The reason we don't notice any of these discrepencies is because, on the scale of our normal, everyday activities, the differences are simply too small to detect.

But jet liners are fast enough to make a difference, at least a difference large enough to be detected by a very sensitive clock. And when "atomic" clocks became small enough to transport on a plane, that is just what they did; repeated experiments comparing time as measured by two clocks, one on a plane traveling 600mph, the other back at the university, matched Einstein's predictions precisely.

Mind you, this is not a way to cheat death; even if I stay on the spaceship and zip through the universe at 99.9% of lightspeed, I am still aging normally on the ship, and will, after 80, or 90, or 100 years, die like I normally would; this is because I am only traveling more slowly through Time relative to the rest of the universe.
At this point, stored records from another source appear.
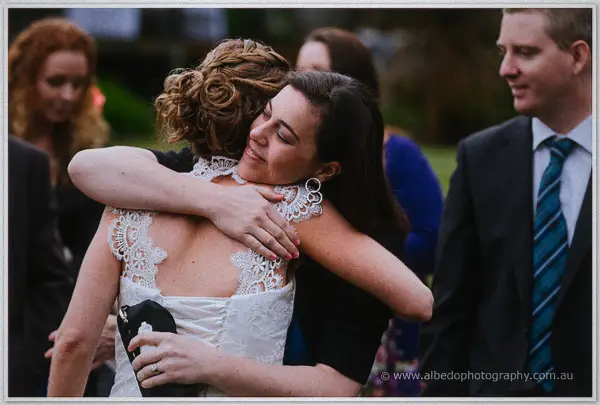 Bride in a lace-backed gown embracing a delighted guest among the winery garden crowd.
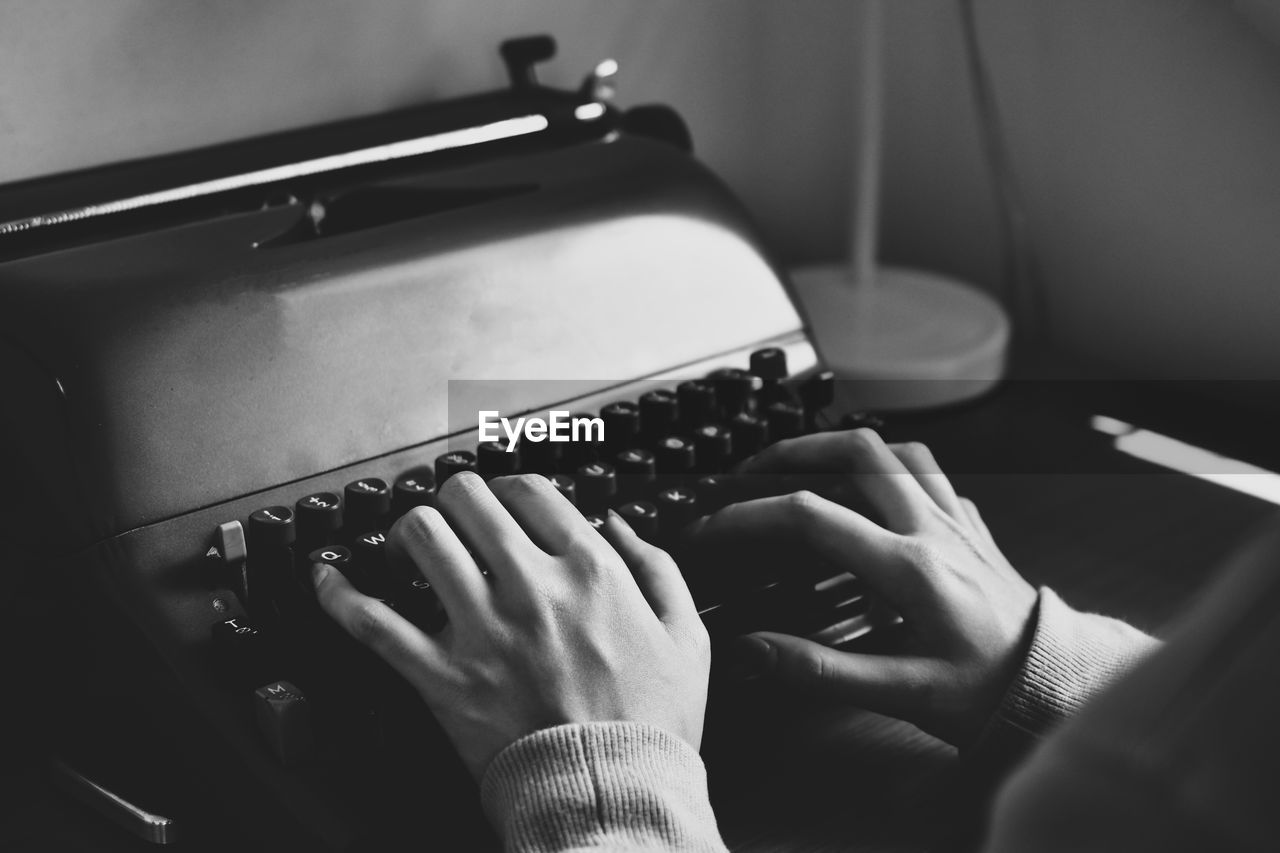 Cropped hand of person typing on typewriter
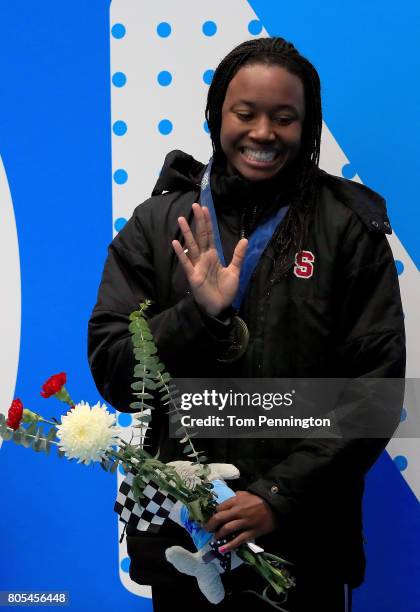 Simone Manuel celebrates after winning the Women's 50 LC Meter Freestyle Final during the 2017 Phillips 66 National Championships & World...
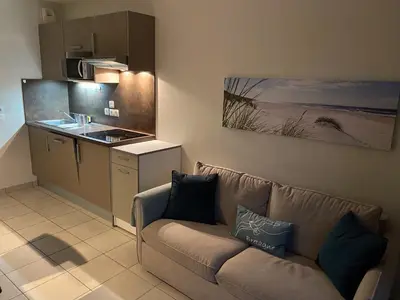 Cuisine ou kitchenette dans l'établissement Le Cabellou - Appt avec piscine commune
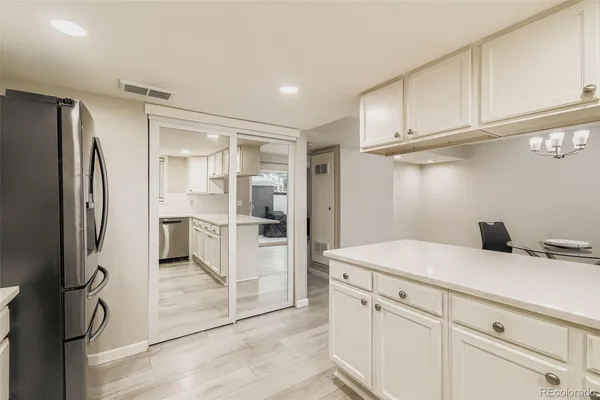 a kitchen with a refrigerator and white cabinets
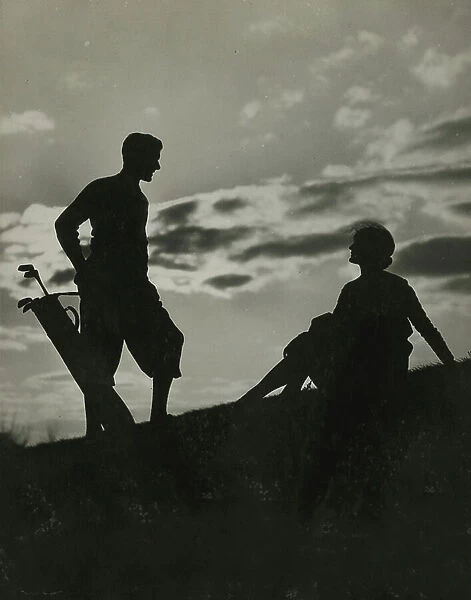 Silhouette of man and woman playing Golf, 1930-40 (b / w photo)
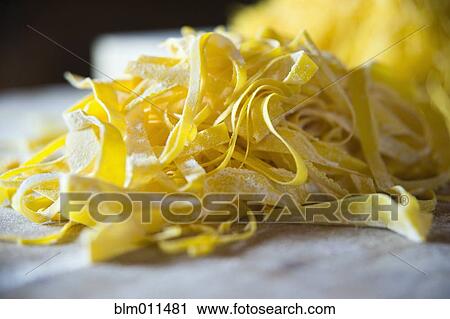 Stock Image - Close up of fresh pasta noodles. Fotosearch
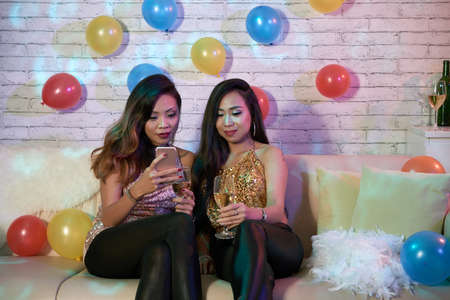 Party girls sitting on sofa and watching something on smartphoneの写真素材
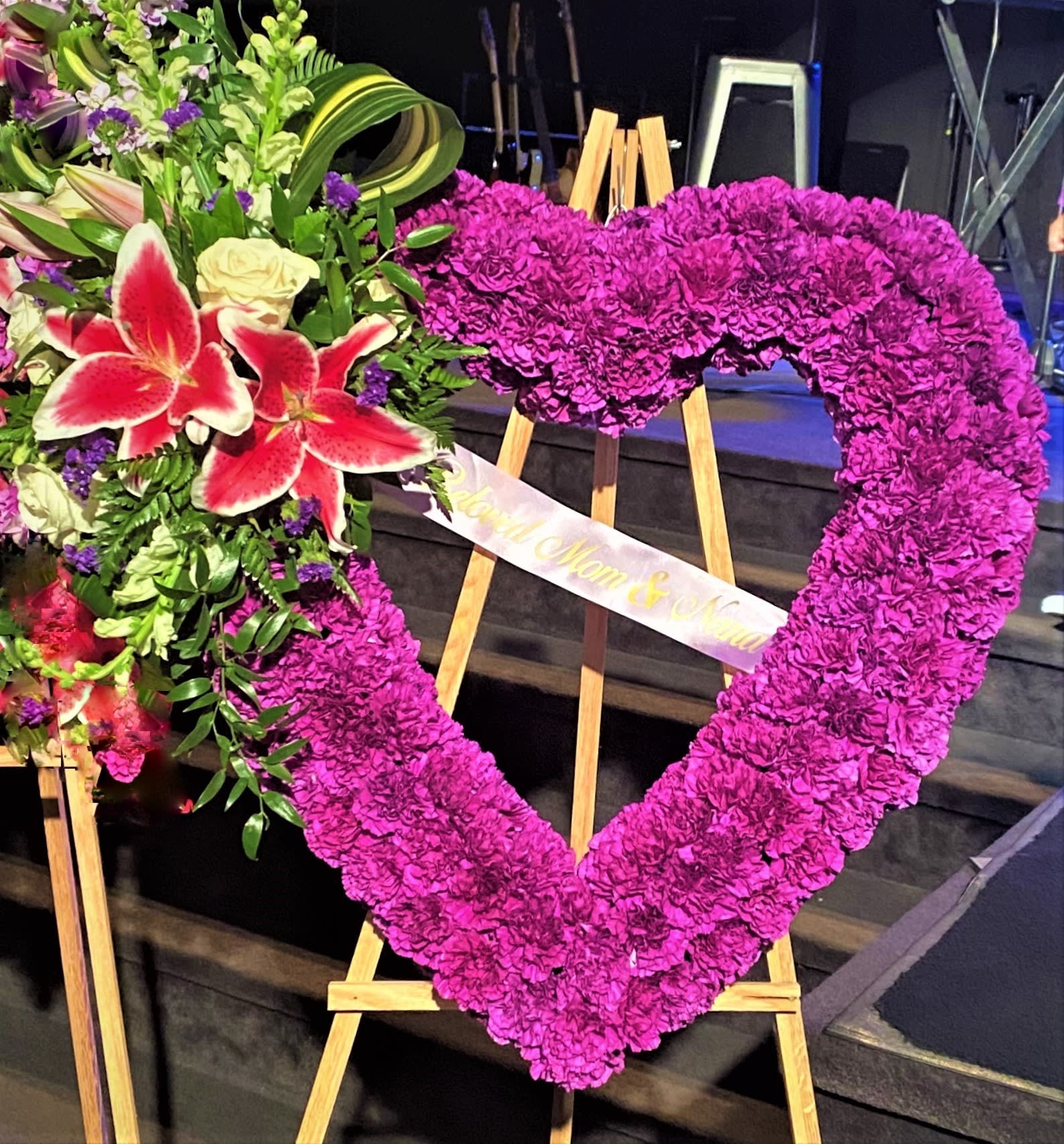 Heart-shaped floral tribute on an easel with pink flowers and lilies
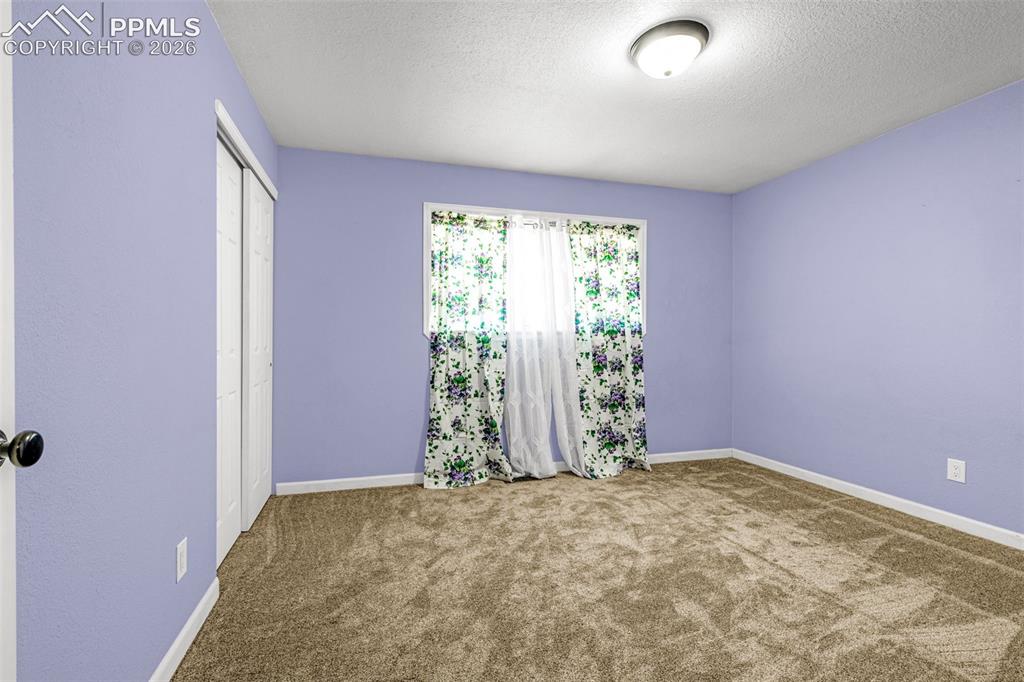 Image 14 of 21: New carpet in 2nd bedroom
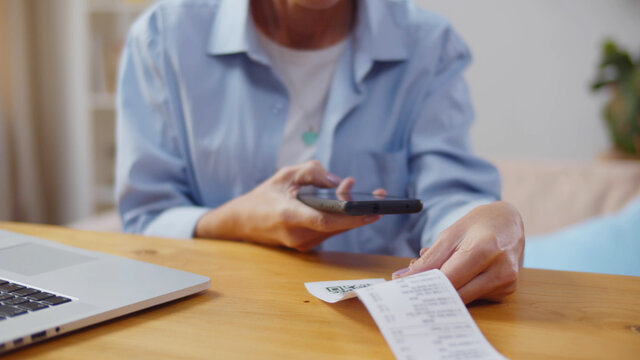 Woman Using Smartphone And Scanning Qr Code Paying Bills Online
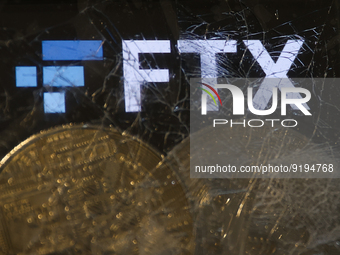 FTX logo displayed on a phone screen and representation of cryptocurrencies are seen through the broken glass in this illustration photo tak...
If, after 50 years I reversed course, spent another 50 years returning to earth, and dropped out of lightspeed, I would find the earth gone, and the sun a brown dwarf, effectively dead; the Milky Way may even have been torn apart by it's impending collision with the Andromeda galaxy... I would be an old, old man, with nowhere to call home, adrift in a far future, alone.

Screw it; I think I'll stay here and have another cup of java. Salut!

Answer 7

It's called relativity. That means time, space and motion are all relative to the person who observes them.
So there is no problem with the twin paradox as you've described it.

Answer 8

This is because the speed of light is constant no matter to what your own velocity as an observer is.